My kids are learning about courage, resourcefulness and taking risk. Our goal as parents is to raise leaders who pursue the passion of their hearts. We are a family of voracious readers. It has been fun talking about Laura Ingalls Wilder’s Little House On The Prairie series. They get to hear the account of a family on the American frontier who are not guaranteed anything but the freedom to make their own life.
There is part of the book On the Banks of Plum Creek which had us on an emotional roller coaster. Pa has a goal in mind. He is doing what every caring father does – thinking about providing for his family. In the beginning of the story, they live in a dugout in the side of a hill, but he wants to build a home for his family alongside a creek in Minnesota.

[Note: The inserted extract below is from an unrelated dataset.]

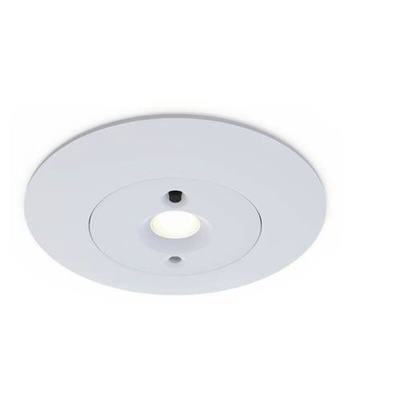 4lite UK LED Downlight, 240 V, 85 mm, 5 W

Pa starts to think through how to get to his goal. He barters in town for wood and takes risk to go after what he wants. He decides to plant a field full of wheat. From the harvest, he will pay his debts. So he takes loans against his field and crops. He completes his new home complete with oven and luxury glass windows.
Pa works night and day on his field. The labor is tough. He turns over rocks and stumps. He tills the soil repeatedly. He buys seed. He buys stronger horses with his loan money. The family feels security. They have a home, a plan and a visible promise as they see the first seedlings of wheat cropping up.

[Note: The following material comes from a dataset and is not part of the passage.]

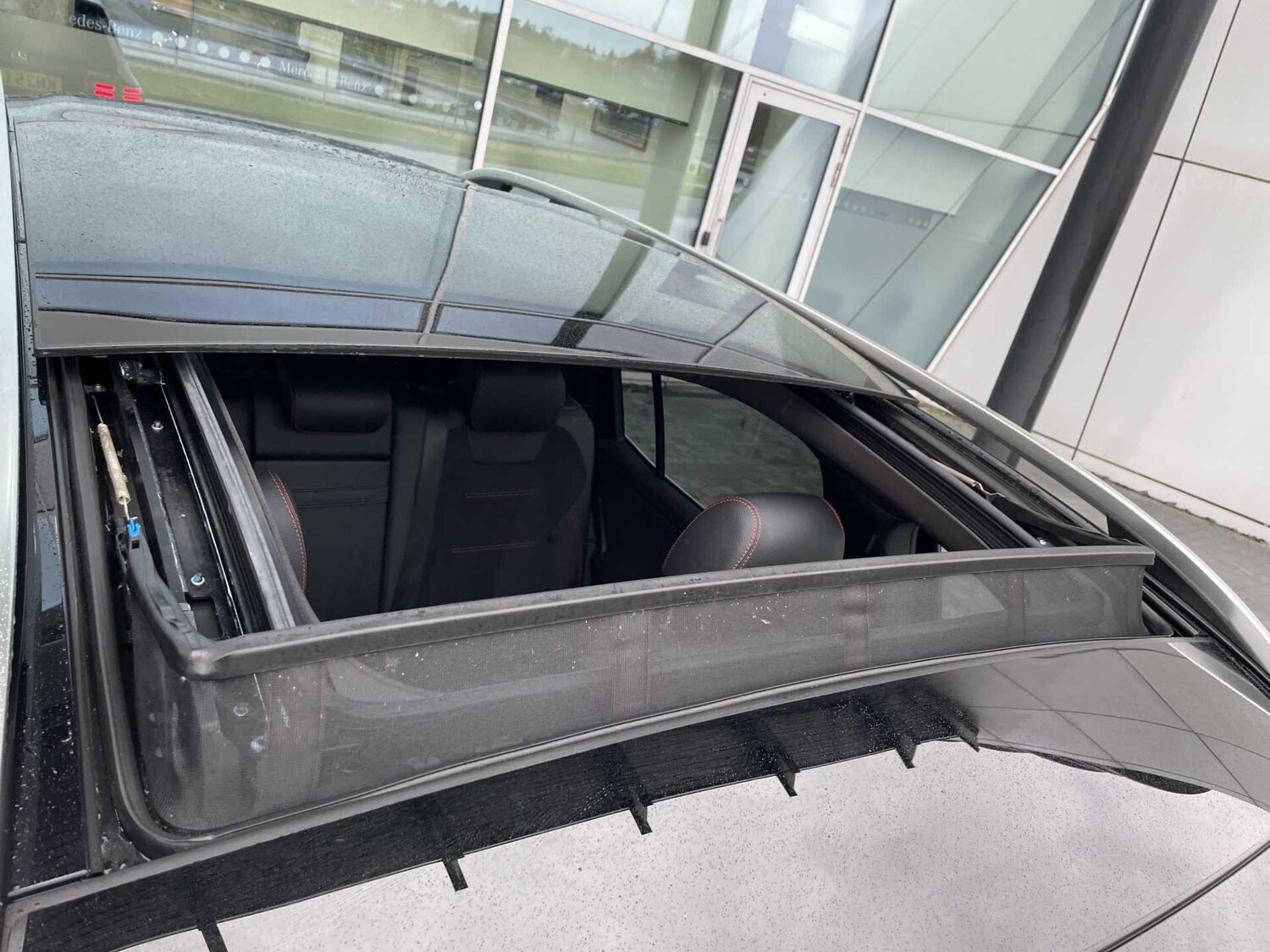 Used Mercedes-Benz GLB 2025 for sale - 77599920: Photo 25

The field is ready for harvest. They are proud. Then it hits. Swarms of grasshoppers raid their county. They decimate the harvest. Nothing could be done to get rid of the infestation. Pa and his family are devastated. The chain link in the plan broke. His risk is jammed in the feeling in his throat.

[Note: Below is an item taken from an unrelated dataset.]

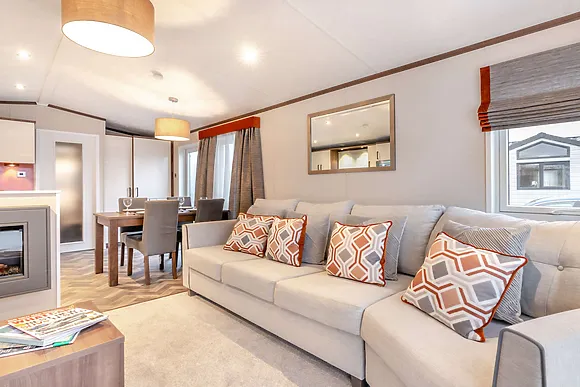 Thirty Seven Luxe Lodges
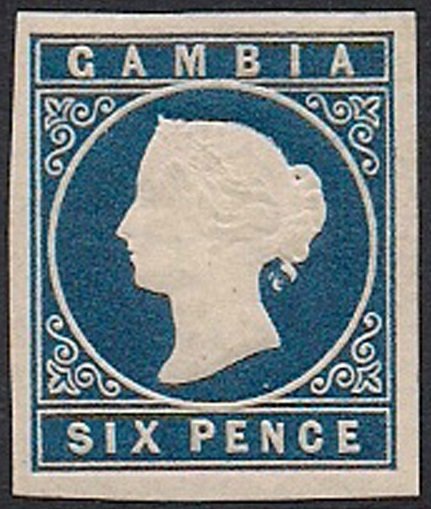 Issue of 1869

However, Pa has character. He doesn’t wander around in a coma. He takes action. He does what he has to for his family and travels far to make his luck turn and works hard, very hard. In Pa’s world, adversity is part of the deal. It is naked reality. No promises. Only reality.
Jack Welch put it bluntly, “We’ve only been wealthy in this country for 70 years. Who said we ought to have all this? Is it ordained?”
How life and our economy works can dull our senses. There was a time when everyone understood that there are no guarantees. You work hard to “create luck.” As institutions arose to give people a large sense of security in exchange for freedom, millions gladly signed up for the contract.
Today, companies are getting smaller, not bigger. Work can get done easier and the services we demand as consumers change with our inattentive whims. We are in the new economy. We are going back to the days of Pa and the prairie.
As times change, what mindset are you attacking your problems with? Do you invite them or check out? Those who become valuable are the ones who can solve problems. Think about Donald Trump’s observation, “Rich people are rich because they solve difficult problems. You must learn to thrive on problems. CEOs of big companies are paid huge amounts of money because they solve problems that nobody else can solve.”
Determine to become a modern day settler. Whether you choose to or not, prairie life will push its reality on you. We cannot change the tides of our exciting, yet uncertain economy. We can change ourselves, and it starts with the mindset to do as Pa did. Make plans, work hard, take risk and solve problems.
Our clients pay us to solve difficult and complex business problems every day with our knowledge of business, leadership and technology. These times are exhilarating for our team. It is all because we are modern day settlers ourselves on the new frontiers we are experiencing daily.